Rob Landley rob at landley.net
Thu Mar 12 16:08:13 PDT 2020


On 3/10/20 11:50 AM, enh wrote:
> On Tue, Mar 10, 2020 at 8:42 AM Chet Ramey <chet.ramey at case.edu> wrote:
>> On 3/9/20 11:16 PM, Rob Landley wrote:
>>>> -- but i can't even imagine a world in
>>>> which someone comes to me asking for more *dash* compatibility :-)
>>>
>>> It was a mistake Ubuntu made and pushed "upstream" into debian. The goal was
>>> never "remove everything that's not in posix", that was just a side effect.
>>
>> Minimalism and POSIX conformance are the big selling points now, at least
>> on the shell side of things.

I dunno about minimalism, but I'm trying to get toys/pending/sh.c in under 3500
lines. (It's 2400 now, maybe 100 of which is debug code.
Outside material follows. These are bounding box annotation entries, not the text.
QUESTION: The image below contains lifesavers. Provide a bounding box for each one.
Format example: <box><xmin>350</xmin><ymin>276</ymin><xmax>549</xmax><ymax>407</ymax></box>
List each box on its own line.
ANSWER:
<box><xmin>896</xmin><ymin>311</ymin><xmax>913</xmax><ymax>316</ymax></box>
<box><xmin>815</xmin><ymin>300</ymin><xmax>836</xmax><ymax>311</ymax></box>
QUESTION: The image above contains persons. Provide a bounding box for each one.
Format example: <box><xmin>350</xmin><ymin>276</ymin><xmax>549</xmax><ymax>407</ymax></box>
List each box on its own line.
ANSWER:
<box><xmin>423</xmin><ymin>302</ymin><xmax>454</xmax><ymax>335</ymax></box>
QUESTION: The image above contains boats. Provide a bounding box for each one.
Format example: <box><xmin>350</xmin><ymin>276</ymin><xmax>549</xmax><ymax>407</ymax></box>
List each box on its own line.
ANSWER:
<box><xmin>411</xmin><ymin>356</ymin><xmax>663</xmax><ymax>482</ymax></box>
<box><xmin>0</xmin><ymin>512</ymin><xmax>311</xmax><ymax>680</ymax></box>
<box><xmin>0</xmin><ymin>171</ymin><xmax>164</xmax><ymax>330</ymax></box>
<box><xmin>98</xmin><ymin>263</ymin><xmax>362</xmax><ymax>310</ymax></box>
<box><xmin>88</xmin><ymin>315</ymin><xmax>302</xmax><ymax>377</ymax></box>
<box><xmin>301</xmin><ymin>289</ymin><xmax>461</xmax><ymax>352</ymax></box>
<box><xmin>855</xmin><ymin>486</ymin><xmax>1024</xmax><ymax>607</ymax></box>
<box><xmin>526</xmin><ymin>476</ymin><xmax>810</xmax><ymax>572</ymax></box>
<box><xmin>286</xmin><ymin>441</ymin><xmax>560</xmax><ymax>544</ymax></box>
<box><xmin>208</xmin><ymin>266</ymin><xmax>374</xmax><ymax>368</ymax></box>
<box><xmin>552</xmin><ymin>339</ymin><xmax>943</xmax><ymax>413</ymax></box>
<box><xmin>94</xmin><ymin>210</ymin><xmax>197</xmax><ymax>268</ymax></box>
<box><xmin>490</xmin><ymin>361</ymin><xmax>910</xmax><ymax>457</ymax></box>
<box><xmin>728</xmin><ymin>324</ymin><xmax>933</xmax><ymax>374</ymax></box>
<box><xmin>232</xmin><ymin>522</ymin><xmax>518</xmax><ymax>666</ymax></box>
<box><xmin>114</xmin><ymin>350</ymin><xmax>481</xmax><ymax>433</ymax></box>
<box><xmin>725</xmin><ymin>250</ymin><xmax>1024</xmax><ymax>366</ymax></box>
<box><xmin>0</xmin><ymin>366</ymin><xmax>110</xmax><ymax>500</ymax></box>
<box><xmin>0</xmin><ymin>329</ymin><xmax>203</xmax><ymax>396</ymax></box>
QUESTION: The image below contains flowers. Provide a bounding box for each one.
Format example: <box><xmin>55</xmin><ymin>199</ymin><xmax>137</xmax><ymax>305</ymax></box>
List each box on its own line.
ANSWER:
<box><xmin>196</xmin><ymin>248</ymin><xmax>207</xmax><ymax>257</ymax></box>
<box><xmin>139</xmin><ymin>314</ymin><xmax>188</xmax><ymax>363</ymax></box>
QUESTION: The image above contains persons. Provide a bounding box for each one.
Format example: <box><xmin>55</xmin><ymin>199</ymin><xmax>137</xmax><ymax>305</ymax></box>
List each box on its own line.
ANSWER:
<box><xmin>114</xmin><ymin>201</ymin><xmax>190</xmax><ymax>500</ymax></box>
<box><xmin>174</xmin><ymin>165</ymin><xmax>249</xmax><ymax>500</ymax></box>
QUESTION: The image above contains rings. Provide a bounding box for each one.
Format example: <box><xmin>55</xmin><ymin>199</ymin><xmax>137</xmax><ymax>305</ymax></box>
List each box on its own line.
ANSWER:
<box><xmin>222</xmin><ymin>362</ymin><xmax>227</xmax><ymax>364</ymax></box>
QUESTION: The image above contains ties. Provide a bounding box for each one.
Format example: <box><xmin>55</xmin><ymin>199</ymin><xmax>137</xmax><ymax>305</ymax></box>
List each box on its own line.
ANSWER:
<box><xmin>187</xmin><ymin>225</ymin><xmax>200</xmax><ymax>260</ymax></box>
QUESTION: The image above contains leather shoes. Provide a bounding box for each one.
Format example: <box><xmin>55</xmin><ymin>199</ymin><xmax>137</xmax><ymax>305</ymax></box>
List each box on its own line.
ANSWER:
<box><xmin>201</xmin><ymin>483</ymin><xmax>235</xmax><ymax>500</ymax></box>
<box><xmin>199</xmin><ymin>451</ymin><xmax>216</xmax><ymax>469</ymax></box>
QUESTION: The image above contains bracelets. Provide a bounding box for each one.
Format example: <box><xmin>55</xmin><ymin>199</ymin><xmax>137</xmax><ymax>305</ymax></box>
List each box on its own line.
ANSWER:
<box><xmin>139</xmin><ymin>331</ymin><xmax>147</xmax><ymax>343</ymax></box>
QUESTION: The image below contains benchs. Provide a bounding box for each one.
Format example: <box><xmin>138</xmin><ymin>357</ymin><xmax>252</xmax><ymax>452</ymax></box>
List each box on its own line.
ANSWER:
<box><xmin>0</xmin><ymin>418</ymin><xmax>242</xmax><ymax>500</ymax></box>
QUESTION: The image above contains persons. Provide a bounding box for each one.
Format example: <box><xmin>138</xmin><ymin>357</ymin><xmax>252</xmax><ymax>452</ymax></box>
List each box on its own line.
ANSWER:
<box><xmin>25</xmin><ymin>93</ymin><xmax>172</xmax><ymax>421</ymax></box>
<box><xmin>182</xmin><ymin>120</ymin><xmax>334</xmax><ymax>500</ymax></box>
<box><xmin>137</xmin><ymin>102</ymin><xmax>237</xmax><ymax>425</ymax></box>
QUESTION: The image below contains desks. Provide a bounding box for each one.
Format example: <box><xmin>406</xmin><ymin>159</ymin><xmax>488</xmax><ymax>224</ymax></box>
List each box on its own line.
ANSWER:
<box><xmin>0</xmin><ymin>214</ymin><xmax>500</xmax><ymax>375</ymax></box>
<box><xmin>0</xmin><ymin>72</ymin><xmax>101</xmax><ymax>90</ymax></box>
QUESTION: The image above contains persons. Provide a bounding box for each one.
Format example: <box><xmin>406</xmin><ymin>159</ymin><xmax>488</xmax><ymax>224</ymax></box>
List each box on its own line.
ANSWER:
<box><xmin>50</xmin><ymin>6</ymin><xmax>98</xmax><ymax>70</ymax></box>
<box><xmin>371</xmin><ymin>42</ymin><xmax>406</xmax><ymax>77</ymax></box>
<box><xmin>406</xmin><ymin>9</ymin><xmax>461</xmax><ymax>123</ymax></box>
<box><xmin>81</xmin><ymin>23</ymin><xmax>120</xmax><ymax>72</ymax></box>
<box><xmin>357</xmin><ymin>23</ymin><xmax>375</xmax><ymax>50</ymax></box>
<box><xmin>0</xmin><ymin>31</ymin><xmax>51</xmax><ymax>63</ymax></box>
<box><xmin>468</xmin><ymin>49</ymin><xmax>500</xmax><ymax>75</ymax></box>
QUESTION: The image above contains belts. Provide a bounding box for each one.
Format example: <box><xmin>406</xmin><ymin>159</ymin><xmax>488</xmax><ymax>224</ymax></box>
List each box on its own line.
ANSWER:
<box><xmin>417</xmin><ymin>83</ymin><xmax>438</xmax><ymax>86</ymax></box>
So it's still feasible,
but tight. And yeah, that's pulling in some subset of lib/*.c's 5600 lines, so
maybe 9k lines total. Plus my original plan for command history editing went out
the window, so I have to redo that...)

Then again, I'm trying to implement more functionality in that budget than dash
is. Does that make it less minimalist?

> except like you said, bash (like MS Word) has that property where most
> people only use a few percent of the functionality, but everyone's
> using a different few percent. the only bugs i see reported against
> mksh (which is what Android's used for the last ~decade) are basically
> "i just want this one thing from bash". i'm not super excited about
> suffering another shell transition, especially because we have another
> 10 years worth of accumulated scripts since the last time, but a shell
> that explicitly aims to be bash-compatible (unlike mksh, which
> doesn't) is the only thing that would make it even worth thinking
> about.

One approach is to add a /bin/bash symlink pointing to toysh (when it's promoted
out of pending) and let people try that for a bit, and then worry about if/when
to point /bin/sh at it after it's gotten some testing.